**Problem description**. Return the exact lines spanning from the line with "Among (x=420, y=812), (x=548, y=50), which" through the last line of the entries, boundaries included, and no others.

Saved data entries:
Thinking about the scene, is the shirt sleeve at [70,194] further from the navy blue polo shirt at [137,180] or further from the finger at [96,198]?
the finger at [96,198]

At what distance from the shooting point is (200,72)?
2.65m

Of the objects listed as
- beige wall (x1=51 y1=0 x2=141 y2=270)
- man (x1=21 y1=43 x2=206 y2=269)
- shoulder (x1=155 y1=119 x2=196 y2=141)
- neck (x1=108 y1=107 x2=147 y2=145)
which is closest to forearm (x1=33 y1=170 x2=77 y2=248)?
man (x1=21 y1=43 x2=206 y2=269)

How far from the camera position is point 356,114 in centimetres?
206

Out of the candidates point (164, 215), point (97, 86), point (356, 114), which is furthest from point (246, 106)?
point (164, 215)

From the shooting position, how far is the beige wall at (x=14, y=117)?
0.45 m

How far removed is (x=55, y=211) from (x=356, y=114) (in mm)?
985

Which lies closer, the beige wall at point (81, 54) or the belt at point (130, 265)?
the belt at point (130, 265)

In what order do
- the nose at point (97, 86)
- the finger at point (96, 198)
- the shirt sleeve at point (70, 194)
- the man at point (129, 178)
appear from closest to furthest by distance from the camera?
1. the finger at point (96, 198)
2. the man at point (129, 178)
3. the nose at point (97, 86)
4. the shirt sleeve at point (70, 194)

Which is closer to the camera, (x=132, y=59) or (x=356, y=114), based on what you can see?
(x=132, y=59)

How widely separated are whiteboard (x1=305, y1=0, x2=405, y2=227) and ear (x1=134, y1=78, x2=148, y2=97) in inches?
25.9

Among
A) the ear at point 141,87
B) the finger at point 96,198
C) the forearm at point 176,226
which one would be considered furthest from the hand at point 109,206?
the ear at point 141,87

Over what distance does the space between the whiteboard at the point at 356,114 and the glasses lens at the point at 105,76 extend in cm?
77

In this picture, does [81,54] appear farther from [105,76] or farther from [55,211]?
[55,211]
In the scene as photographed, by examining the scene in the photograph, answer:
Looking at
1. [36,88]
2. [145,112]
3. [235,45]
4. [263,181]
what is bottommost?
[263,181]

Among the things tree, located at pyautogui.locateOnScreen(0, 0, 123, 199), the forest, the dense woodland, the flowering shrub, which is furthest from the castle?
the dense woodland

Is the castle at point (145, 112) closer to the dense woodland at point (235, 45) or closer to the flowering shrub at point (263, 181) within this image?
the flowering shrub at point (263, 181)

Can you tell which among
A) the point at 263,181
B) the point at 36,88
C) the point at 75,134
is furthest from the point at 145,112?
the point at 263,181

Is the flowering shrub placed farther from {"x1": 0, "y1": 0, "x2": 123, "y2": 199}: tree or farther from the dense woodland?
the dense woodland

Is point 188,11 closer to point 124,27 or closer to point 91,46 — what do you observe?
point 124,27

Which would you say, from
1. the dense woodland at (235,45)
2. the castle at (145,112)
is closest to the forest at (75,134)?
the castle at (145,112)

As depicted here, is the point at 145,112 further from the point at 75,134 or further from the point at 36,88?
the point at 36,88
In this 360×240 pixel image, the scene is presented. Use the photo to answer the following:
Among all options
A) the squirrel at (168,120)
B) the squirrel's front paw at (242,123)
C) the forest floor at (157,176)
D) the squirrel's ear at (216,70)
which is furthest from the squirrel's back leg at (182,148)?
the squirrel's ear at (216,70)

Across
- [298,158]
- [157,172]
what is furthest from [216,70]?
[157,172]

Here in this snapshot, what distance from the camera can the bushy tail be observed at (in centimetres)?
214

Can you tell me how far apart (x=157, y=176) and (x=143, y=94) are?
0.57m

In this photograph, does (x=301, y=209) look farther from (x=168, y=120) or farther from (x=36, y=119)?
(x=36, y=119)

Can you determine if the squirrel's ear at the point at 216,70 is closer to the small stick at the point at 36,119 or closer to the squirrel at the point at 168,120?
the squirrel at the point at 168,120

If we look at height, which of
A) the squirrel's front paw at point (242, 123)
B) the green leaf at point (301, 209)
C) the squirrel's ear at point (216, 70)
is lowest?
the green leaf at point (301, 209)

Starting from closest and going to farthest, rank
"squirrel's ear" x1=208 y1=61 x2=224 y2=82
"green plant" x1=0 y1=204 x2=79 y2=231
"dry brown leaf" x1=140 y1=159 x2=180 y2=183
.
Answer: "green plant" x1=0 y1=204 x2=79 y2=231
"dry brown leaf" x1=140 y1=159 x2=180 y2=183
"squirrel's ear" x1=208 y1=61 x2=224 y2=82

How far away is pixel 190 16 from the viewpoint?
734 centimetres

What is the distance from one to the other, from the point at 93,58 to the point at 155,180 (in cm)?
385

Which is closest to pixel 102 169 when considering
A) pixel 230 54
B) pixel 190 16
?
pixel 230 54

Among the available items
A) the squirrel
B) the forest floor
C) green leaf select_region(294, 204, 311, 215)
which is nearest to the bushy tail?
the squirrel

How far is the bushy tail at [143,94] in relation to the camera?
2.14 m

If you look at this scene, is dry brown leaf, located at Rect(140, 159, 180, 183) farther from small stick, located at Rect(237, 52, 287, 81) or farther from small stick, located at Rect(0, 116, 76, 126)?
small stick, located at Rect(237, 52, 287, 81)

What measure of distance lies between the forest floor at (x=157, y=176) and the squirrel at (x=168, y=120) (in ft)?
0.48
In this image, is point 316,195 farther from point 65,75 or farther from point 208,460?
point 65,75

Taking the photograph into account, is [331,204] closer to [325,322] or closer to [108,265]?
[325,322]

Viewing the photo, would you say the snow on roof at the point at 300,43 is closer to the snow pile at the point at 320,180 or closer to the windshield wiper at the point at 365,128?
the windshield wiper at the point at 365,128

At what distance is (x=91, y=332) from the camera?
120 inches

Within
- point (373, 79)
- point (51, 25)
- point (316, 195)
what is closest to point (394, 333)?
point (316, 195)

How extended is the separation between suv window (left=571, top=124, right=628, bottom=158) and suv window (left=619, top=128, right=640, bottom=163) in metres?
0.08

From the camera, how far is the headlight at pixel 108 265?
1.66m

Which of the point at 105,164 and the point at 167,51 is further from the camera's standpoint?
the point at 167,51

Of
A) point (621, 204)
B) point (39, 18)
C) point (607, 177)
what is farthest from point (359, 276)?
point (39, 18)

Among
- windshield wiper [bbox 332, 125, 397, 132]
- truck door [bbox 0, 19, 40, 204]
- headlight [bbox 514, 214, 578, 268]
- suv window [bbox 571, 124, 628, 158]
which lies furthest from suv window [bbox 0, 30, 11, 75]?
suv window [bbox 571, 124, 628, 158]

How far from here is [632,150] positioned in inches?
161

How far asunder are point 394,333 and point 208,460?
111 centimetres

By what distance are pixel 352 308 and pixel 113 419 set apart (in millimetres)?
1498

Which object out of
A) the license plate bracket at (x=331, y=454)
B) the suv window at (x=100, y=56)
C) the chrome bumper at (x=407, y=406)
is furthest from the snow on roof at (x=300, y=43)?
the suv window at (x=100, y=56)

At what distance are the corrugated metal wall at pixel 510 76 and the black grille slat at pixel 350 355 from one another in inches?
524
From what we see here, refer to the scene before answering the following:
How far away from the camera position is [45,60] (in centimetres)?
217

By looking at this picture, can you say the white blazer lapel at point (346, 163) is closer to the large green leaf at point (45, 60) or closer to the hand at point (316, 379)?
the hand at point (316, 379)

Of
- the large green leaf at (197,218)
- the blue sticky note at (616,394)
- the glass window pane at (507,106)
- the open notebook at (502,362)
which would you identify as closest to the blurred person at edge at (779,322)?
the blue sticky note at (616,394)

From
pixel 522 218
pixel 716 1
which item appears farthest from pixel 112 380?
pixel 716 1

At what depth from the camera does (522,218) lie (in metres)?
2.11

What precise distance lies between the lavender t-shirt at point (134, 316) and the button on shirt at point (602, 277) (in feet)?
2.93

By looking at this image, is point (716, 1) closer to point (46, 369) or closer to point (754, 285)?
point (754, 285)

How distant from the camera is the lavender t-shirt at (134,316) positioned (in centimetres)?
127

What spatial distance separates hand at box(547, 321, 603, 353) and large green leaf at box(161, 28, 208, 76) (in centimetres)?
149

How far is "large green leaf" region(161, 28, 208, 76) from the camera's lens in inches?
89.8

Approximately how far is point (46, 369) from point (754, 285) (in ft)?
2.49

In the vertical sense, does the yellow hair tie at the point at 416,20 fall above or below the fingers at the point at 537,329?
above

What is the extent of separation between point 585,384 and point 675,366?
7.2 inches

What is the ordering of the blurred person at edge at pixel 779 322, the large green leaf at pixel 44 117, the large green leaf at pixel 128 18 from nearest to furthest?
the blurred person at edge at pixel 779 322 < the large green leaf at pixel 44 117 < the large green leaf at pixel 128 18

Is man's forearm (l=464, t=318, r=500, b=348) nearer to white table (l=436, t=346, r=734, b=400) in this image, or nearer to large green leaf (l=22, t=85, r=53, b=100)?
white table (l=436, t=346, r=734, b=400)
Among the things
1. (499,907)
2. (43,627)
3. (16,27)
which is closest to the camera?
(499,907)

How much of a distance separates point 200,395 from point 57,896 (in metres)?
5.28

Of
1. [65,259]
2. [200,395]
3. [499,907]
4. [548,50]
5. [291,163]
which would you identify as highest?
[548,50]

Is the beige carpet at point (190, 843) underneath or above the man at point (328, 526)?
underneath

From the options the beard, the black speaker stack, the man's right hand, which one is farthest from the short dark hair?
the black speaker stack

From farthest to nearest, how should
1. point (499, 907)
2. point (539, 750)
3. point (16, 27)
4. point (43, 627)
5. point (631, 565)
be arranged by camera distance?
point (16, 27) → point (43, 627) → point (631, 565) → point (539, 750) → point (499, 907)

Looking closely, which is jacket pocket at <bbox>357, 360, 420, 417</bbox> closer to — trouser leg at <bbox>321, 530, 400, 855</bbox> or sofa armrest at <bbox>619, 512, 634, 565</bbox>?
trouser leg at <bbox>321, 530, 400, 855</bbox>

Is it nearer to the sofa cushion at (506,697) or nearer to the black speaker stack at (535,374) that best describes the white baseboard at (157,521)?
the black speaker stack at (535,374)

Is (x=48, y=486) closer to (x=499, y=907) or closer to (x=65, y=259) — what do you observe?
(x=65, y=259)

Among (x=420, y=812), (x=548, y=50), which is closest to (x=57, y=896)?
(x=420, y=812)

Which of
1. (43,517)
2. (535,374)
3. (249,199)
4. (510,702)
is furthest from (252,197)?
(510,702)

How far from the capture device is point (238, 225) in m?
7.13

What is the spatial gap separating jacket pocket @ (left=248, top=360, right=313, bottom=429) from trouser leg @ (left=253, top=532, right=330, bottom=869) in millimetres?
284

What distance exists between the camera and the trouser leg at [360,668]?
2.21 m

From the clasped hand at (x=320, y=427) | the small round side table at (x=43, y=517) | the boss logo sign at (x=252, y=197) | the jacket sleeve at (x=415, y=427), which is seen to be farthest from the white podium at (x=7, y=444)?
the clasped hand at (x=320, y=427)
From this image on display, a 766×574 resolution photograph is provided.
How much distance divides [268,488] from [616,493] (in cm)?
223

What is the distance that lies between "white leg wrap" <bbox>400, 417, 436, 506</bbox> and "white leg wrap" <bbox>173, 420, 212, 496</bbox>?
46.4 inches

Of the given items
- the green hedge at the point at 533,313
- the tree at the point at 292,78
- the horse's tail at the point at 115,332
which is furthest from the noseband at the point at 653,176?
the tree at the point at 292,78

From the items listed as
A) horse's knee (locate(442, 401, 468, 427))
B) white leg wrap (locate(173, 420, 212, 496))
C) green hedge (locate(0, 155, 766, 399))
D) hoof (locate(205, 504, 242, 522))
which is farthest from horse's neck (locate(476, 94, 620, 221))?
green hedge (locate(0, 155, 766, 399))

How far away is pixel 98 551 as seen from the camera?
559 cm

**Reply**.
Among (x=420, y=812), (x=548, y=50), which is closest to (x=57, y=896)?
(x=420, y=812)

Which of
1. (43,517)
2. (535,374)
3. (249,199)
4. (510,702)
is furthest from (252,197)?
(510,702)

How far from the capture device is point (238, 225) in m?
7.13

What is the spatial gap separating jacket pocket @ (left=248, top=360, right=313, bottom=429) from trouser leg @ (left=253, top=532, right=330, bottom=869) in millimetres?
284

What distance exists between the camera and the trouser leg at [360,668]?
2.21 m

From the clasped hand at (x=320, y=427) | the small round side table at (x=43, y=517) | the boss logo sign at (x=252, y=197) | the jacket sleeve at (x=415, y=427), which is seen to be farthest from the white podium at (x=7, y=444)?
the clasped hand at (x=320, y=427)
From this image on display, a 766×574 resolution photograph is provided.
How much distance divides [268,488] from [616,493] (in cm)?
223

What is the distance that lies between "white leg wrap" <bbox>400, 417, 436, 506</bbox> and "white leg wrap" <bbox>173, 420, 212, 496</bbox>?
46.4 inches

Of the given items
- the green hedge at the point at 533,313
- the tree at the point at 292,78
- the horse's tail at the point at 115,332
which is furthest from the noseband at the point at 653,176?
the tree at the point at 292,78

From the items listed as
A) horse's knee (locate(442, 401, 468, 427))
B) white leg wrap (locate(173, 420, 212, 496))
C) green hedge (locate(0, 155, 766, 399))
D) hoof (locate(205, 504, 242, 522))
which is farthest from horse's neck (locate(476, 94, 620, 221))?
green hedge (locate(0, 155, 766, 399))

How far away is pixel 98 551 as seen from the camera?
559 cm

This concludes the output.